Pull out every line below that holds the word "frames".

-------- Data for the task

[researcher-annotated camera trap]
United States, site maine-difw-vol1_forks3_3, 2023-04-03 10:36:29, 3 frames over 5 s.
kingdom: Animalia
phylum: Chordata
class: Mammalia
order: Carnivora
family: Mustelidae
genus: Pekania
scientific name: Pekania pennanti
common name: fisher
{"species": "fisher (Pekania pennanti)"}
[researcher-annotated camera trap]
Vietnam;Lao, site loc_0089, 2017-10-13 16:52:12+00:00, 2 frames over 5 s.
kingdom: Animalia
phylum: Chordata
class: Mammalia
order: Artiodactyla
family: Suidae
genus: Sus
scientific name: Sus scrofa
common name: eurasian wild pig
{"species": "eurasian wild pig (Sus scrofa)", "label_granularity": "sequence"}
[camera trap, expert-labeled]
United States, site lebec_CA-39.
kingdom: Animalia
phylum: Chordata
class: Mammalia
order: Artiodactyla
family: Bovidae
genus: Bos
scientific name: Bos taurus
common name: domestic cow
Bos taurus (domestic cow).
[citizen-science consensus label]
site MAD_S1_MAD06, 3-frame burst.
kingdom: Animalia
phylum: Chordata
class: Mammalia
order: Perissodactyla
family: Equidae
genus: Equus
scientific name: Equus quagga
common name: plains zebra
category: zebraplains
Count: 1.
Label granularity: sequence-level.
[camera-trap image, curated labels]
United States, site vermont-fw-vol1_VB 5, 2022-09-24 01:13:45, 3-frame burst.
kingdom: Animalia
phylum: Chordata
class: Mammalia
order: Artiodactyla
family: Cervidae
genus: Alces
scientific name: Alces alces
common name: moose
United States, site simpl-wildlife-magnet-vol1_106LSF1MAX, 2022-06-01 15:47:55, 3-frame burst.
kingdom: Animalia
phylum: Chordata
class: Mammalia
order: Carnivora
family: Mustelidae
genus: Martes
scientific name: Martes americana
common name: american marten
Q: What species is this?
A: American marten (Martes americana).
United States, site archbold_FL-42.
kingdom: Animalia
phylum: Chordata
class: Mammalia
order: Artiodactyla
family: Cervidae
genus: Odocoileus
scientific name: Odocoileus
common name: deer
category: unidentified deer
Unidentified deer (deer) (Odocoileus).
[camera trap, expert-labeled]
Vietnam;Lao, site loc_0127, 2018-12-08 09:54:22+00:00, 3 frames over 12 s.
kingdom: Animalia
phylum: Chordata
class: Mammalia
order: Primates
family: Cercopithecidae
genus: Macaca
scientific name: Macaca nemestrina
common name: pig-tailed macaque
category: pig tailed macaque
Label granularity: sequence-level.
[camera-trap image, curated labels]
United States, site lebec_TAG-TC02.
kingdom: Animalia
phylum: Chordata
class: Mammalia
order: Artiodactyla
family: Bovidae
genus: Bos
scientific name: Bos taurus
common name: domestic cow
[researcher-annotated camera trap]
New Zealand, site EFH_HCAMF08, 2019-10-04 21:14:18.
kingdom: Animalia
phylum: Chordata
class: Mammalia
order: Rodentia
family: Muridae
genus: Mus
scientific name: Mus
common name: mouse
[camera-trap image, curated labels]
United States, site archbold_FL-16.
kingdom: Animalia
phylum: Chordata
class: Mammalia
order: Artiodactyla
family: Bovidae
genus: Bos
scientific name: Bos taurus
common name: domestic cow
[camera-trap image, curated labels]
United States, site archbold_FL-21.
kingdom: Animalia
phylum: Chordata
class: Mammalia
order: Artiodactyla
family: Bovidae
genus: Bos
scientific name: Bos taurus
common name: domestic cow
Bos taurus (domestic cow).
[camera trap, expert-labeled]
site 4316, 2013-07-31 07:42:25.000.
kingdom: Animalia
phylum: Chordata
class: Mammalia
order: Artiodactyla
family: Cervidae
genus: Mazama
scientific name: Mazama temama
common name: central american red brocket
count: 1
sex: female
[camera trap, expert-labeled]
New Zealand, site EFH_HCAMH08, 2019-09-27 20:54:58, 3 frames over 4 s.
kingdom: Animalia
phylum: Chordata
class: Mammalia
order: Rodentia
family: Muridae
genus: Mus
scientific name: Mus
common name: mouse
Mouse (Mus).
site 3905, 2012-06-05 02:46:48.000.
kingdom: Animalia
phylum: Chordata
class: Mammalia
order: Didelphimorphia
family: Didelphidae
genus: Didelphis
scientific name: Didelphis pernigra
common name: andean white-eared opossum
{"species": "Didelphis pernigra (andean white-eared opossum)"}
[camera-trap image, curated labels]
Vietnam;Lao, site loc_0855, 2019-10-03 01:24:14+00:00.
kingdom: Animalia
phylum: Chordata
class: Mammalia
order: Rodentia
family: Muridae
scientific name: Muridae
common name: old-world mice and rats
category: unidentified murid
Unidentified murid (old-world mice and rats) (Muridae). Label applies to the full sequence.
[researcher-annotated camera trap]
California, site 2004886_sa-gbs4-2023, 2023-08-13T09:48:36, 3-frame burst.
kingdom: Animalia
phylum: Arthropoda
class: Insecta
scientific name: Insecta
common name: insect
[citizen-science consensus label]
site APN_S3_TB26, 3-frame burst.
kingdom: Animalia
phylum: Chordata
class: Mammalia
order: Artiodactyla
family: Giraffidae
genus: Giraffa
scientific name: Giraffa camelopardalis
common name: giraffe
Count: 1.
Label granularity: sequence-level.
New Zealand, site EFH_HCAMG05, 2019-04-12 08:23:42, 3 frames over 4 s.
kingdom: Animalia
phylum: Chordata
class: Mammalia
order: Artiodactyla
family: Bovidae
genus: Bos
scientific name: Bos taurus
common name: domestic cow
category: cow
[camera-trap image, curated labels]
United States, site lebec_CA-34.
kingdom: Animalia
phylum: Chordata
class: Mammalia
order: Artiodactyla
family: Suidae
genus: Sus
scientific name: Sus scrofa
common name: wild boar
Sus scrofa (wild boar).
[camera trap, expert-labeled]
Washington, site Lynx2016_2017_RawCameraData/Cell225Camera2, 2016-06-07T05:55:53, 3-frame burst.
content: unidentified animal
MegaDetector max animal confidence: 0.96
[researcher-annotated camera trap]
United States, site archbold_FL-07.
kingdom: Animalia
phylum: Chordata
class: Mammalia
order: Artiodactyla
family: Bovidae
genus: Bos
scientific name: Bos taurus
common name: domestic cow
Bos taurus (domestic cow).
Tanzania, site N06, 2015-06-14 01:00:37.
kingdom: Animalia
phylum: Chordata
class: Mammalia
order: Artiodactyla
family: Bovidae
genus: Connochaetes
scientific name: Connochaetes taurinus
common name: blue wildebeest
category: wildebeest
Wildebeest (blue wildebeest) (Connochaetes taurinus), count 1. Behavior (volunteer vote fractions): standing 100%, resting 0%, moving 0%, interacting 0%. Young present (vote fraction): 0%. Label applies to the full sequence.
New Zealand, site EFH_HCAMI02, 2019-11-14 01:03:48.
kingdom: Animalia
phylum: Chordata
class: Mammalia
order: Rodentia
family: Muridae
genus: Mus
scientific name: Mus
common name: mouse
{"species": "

----------------

> Response
United States, site maine-difw-vol1_forks3_3, 2023-04-03 10:36:29, 3 frames over 5 s.
Vietnam;Lao, site loc_0089, 2017-10-13 16:52:12+00:00, 2 frames over 5 s.
Vietnam;Lao, site loc_0127, 2018-12-08 09:54:22+00:00, 3 frames over 12 s.
New Zealand, site EFH_HCAMH08, 2019-09-27 20:54:58, 3 frames over 4 s.
New Zealand, site EFH_HCAMG05, 2019-04-12 08:23:42, 3 frames over 4 s.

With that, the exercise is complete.